Der größte einzelne Anspruch betrifft die Investmentfirma Lingotto. Im Oktober 2025 lieh Lingotto VideoVerse 55 Millionen Dollar, anscheinend zufrieden mit unterstützenden Erklärungen eines früheren Gläubigers und vom eigenen CEO von Minute Media. Am 1. Oktober landeten 53 Millionen Dollar auf einem von VideoVerse' Mutterunternehmen kontrollierten Konto. Eine Rückzahlung von 4 Millionen Dollar war zum 31. März 2026 fällig. Sie kam nie an. Lingotto behauptet jetzt, dass die Dokumente, die ihm gezeigt wurden, einschließlich dieser CEO-Unterschrift, gefälscht waren. Screenshots von Kontoguthaben, so heißt es in der Klage, waren auch gefälscht.
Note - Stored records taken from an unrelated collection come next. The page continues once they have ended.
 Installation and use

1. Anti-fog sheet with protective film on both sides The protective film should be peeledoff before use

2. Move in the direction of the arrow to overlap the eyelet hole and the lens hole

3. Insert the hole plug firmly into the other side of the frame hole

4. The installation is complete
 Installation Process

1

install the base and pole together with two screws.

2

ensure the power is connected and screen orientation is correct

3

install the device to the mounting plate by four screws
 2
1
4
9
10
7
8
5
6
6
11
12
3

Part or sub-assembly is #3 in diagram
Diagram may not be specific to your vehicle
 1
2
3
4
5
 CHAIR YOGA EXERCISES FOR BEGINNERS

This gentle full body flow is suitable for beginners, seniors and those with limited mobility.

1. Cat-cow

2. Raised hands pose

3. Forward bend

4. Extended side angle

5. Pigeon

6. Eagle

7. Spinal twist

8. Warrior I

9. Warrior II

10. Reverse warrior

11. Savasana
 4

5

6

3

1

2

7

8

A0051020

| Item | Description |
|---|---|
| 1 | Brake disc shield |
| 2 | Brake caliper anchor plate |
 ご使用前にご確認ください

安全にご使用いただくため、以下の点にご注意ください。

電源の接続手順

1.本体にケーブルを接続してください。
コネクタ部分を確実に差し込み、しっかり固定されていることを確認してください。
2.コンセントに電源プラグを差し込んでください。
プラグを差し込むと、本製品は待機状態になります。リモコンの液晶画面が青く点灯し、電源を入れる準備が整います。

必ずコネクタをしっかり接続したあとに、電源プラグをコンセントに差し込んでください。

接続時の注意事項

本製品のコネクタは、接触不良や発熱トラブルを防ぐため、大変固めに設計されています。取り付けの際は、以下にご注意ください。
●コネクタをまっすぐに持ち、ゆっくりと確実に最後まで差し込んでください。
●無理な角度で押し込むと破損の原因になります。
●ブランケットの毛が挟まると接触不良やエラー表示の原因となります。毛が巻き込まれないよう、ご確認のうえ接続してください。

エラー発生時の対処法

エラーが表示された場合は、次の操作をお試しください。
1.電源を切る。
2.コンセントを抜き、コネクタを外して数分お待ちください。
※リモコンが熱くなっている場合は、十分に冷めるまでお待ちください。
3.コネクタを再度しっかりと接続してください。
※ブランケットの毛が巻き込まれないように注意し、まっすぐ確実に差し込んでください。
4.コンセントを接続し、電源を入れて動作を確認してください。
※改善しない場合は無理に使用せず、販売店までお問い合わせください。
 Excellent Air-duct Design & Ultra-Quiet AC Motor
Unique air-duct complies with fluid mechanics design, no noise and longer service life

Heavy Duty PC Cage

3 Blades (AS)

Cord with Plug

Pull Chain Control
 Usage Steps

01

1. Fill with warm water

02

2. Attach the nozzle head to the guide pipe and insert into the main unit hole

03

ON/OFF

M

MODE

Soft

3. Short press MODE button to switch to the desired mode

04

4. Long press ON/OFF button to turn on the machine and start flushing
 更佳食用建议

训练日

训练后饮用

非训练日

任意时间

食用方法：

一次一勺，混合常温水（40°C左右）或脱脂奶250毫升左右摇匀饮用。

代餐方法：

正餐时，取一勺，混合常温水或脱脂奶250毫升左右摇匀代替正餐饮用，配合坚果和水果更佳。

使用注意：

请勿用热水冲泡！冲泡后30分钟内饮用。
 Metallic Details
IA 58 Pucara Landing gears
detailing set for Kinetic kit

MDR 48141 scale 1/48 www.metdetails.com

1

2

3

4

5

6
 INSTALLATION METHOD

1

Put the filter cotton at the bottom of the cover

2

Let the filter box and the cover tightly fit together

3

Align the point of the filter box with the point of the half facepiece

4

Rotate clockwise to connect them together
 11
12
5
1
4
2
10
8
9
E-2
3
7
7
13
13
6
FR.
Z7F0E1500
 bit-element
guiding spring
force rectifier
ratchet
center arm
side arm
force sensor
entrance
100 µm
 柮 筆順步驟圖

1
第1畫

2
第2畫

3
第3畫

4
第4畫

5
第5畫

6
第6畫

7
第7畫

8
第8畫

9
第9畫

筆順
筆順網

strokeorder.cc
| Partei | Anspruch | Betrag |
|---|---|---|
| Lingotto | Darlehen angeblich durch gefälschte Dokumente gestützt | 53 Millionen Dollar transferiert, 55 Millionen Dollar geschuldet |
| Bluestone Capital | Betrug; Übernahmeerlöse nie gezahlt | Teil der 250-Millionen-Dollar-Erlöse |
| Ungenannter Gläubiger | Nach der Übernahme aufgenommenes Darlehen | 64 Millionen Dollar |
| Ehemaliger COO Das | Unterschriftenfälschung, Aktienrückkaufbetrug | Dutzende von Millionen |
Was bedeutet das für normale Menschen, die Startup-Nachrichten verfolgen?
Für die meisten Leser ist hier kein Geld gefährdet. Aber die Geschichte ist eine scharfe Erinnerung daran, wie sehr die Startup-Welt auf Vertrauen läuft und wie schwer es ist, Ansprüche zu überprüfen, sobald ein Deal kompliziert genug wird. Due Diligence, der Prozess der Überprüfung der Bücher und Dokumente eines Unternehmens vor dem Kauf, hat offensichtlich Grenzen, wenn jemand angeblich gefälschte Unterlagen erstellt.
Shrivastav war bis Ende April 2026 als CEO ausgeschieden. Er hat nicht auf Pressenanfragen reagiert. Seine zuletzt aufgelistete Adresse, zitiert in Das' Gerichtsakte, liegt in Dubai.
Häufig gestellte Fragen
Findet die 250-Millionen-Dollar-Übernahme noch statt?
Nein. Minute Media beendete seine Zusammenarbeit mit VideoVerse im Mai 2026, und die beiden Unternehmen sagen, dass sie auch nach Ankündigung des Deals als separate juristische Personen tätig waren.
Können Investoren ihr Geld zurückbekommen?
Das ist das, woran die Gerichte derzeit arbeiten. Minute Media, Lingotto und Bluestone Capital verfolgen alle Ansprüche am Delaware Chancery Court, aber die Fälle überlappen sich und sind bislang ungelöst.